- WHAT TO PRODUCE
Extract every line of the records below that contains the word "apart", matching case exactly.

- DATA FOR THIS EXERCISE
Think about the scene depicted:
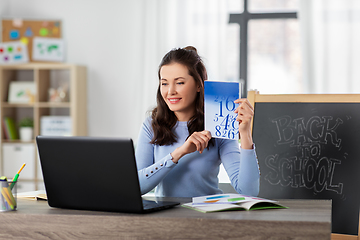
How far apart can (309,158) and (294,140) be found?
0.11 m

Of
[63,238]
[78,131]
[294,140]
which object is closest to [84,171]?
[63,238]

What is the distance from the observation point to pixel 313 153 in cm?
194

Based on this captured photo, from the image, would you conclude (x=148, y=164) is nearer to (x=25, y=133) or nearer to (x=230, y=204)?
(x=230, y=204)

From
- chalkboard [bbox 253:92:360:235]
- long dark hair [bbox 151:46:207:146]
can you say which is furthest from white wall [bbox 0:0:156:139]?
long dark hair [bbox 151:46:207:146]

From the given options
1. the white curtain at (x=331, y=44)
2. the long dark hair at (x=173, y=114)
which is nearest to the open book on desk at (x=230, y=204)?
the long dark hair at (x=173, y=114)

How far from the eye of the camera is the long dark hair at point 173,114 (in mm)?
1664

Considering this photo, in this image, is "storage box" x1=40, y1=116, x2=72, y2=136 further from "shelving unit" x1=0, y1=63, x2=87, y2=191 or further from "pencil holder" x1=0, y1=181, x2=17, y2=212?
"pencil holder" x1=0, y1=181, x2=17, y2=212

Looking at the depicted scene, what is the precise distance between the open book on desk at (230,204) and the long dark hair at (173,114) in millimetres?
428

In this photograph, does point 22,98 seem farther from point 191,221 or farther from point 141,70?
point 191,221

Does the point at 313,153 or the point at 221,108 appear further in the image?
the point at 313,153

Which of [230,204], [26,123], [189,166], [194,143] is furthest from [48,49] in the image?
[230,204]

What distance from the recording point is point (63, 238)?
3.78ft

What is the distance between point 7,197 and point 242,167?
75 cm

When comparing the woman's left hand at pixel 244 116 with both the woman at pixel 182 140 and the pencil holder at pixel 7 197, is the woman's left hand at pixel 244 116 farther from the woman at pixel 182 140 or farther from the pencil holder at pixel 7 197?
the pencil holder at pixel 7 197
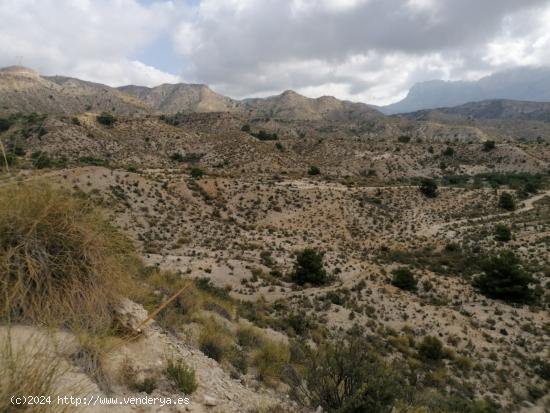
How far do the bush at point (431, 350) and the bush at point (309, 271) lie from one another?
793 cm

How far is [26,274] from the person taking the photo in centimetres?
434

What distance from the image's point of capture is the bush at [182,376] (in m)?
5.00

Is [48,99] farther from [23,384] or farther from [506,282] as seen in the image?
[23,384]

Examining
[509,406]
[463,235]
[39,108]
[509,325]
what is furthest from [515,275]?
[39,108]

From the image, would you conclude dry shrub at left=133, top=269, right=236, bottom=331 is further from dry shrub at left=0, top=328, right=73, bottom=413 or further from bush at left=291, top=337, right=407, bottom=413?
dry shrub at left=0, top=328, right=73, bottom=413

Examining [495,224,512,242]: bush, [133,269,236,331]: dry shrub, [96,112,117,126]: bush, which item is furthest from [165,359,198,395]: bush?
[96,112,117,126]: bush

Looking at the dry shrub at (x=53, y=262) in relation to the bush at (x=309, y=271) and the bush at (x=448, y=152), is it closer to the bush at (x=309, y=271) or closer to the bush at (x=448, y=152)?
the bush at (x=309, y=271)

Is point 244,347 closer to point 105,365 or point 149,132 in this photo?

==

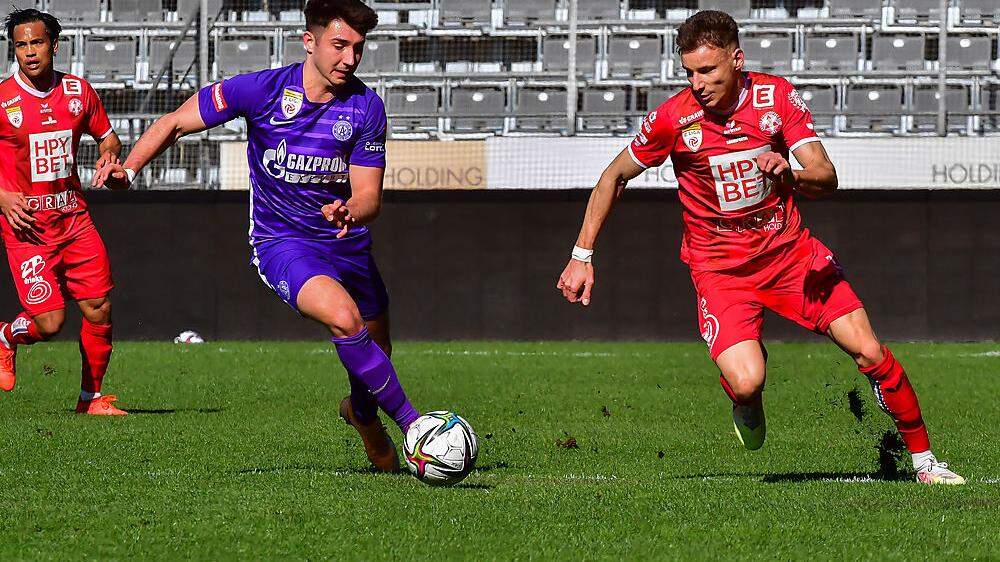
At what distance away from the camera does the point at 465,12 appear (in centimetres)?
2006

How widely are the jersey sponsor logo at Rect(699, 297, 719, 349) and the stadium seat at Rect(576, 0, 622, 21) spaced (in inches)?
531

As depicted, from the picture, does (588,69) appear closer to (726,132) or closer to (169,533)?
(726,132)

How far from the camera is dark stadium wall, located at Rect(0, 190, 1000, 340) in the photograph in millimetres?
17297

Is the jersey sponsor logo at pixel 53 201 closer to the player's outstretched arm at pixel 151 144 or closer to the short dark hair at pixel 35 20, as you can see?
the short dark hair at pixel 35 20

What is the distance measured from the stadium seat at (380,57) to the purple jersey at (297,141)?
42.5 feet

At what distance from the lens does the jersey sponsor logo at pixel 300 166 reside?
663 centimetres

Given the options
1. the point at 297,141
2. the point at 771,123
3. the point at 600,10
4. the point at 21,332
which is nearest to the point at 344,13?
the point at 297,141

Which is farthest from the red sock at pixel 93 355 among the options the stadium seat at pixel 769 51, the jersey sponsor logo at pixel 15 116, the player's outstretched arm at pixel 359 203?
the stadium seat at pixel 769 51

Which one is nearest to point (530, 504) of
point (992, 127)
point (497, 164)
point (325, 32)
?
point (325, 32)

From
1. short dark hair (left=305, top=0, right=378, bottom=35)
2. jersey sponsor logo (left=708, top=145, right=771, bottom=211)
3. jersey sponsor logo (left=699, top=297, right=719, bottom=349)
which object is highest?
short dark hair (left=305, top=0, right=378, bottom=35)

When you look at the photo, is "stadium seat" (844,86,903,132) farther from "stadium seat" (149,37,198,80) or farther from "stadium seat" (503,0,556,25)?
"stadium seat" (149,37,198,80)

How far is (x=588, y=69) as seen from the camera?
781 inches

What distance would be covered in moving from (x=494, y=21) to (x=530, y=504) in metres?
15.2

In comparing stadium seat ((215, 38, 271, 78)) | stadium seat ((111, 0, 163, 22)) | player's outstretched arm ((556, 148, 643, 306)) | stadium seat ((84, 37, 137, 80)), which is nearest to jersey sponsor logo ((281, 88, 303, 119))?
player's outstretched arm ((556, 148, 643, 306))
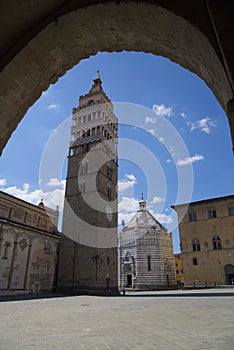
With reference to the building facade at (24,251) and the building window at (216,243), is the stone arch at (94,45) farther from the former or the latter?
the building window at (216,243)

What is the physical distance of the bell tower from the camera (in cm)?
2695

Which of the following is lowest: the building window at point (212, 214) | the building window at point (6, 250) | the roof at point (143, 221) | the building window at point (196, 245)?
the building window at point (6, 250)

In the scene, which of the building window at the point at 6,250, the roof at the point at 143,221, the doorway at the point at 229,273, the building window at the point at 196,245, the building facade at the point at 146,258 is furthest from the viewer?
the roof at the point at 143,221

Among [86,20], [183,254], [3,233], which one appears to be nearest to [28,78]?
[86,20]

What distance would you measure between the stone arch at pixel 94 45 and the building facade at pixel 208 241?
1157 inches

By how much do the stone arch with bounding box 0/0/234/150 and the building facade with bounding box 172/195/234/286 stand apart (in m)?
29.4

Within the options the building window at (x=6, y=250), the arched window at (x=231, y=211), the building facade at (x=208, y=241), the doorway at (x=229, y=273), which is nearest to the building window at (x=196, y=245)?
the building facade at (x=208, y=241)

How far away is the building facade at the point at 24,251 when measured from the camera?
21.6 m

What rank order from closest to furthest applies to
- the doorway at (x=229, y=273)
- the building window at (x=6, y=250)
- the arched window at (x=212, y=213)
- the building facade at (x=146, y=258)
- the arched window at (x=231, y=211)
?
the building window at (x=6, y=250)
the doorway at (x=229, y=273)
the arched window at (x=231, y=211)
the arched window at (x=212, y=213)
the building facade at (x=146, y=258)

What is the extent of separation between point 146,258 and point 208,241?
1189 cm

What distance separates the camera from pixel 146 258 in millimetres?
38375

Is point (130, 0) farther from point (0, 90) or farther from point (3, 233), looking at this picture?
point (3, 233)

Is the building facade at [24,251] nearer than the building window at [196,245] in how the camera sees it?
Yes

* * *

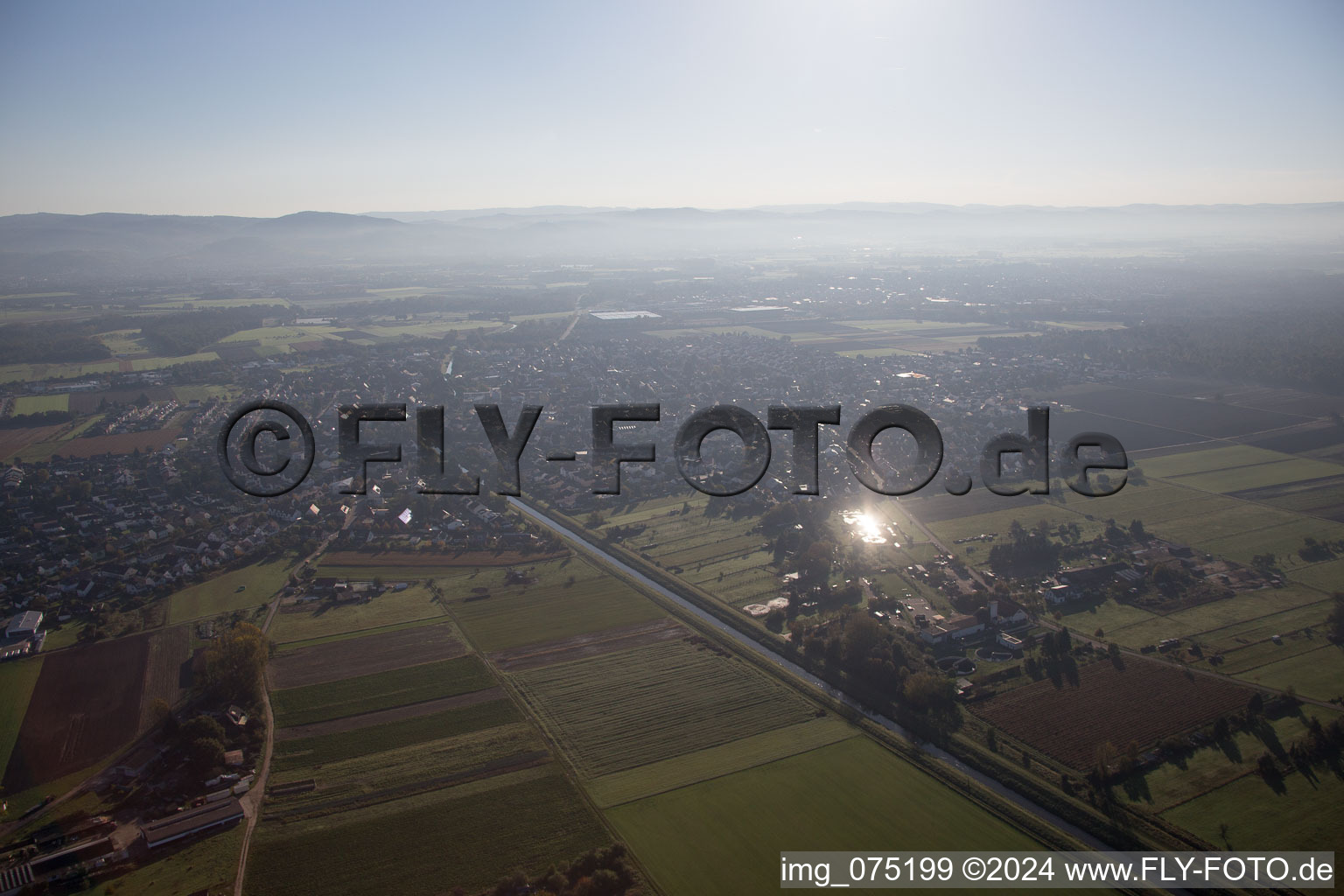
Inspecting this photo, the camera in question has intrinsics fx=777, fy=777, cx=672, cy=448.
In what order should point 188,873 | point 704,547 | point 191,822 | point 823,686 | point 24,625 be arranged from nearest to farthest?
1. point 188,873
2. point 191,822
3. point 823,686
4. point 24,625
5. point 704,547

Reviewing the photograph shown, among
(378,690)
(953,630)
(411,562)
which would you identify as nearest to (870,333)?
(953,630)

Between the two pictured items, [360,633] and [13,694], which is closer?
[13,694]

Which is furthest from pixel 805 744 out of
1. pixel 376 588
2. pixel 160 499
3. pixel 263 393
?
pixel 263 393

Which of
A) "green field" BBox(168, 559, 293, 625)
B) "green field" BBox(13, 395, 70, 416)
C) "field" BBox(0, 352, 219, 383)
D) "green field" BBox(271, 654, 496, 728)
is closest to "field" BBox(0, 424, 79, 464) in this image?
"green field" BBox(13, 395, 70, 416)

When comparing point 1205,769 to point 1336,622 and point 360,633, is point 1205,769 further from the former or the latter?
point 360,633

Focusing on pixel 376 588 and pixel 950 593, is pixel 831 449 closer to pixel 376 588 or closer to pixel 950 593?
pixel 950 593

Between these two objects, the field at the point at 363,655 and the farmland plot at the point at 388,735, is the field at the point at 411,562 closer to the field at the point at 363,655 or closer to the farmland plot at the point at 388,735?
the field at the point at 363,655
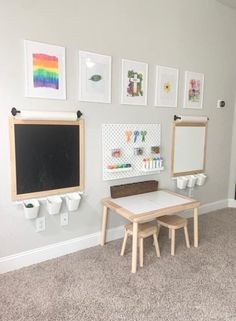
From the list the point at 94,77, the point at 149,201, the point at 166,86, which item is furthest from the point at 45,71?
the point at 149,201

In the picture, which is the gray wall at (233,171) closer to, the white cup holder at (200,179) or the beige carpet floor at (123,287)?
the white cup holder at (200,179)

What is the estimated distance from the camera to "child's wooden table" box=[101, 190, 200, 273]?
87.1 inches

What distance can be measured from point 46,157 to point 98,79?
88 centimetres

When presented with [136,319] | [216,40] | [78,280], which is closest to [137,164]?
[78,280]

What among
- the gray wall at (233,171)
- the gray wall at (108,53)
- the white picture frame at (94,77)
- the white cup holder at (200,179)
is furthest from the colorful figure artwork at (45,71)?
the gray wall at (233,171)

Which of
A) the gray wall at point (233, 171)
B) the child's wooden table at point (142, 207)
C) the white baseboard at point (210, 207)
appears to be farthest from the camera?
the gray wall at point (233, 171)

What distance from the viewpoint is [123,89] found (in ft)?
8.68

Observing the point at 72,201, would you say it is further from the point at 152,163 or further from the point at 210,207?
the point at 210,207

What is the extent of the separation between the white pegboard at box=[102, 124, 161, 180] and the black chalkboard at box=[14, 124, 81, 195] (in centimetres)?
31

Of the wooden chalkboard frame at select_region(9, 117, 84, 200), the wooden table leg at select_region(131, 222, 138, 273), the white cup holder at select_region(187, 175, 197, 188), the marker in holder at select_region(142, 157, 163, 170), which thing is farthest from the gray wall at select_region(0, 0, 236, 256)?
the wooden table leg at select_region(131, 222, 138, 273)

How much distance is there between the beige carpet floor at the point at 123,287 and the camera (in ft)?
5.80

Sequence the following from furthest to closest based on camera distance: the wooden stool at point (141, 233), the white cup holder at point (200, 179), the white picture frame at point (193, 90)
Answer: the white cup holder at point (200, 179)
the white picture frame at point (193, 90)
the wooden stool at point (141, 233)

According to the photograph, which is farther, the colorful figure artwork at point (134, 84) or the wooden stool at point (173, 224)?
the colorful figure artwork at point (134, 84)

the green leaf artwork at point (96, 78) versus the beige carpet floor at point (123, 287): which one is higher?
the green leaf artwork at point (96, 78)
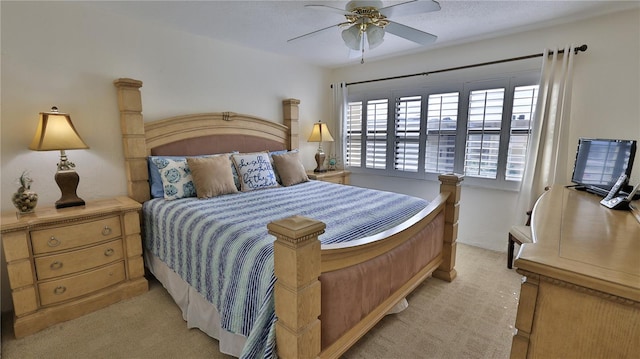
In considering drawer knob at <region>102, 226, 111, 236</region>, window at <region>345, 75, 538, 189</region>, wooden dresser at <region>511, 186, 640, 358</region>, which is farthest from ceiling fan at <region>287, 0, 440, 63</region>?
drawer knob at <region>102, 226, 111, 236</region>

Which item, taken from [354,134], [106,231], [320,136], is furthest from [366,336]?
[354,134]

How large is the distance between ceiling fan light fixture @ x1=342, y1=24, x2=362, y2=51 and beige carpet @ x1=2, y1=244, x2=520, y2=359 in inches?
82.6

- WORKED ANSWER
How far apart can (309,158) and (294,140) be found?
By how much do the stone arch with bounding box 0/0/234/150 and the building facade with bounding box 172/195/234/286 stand apart (in m)?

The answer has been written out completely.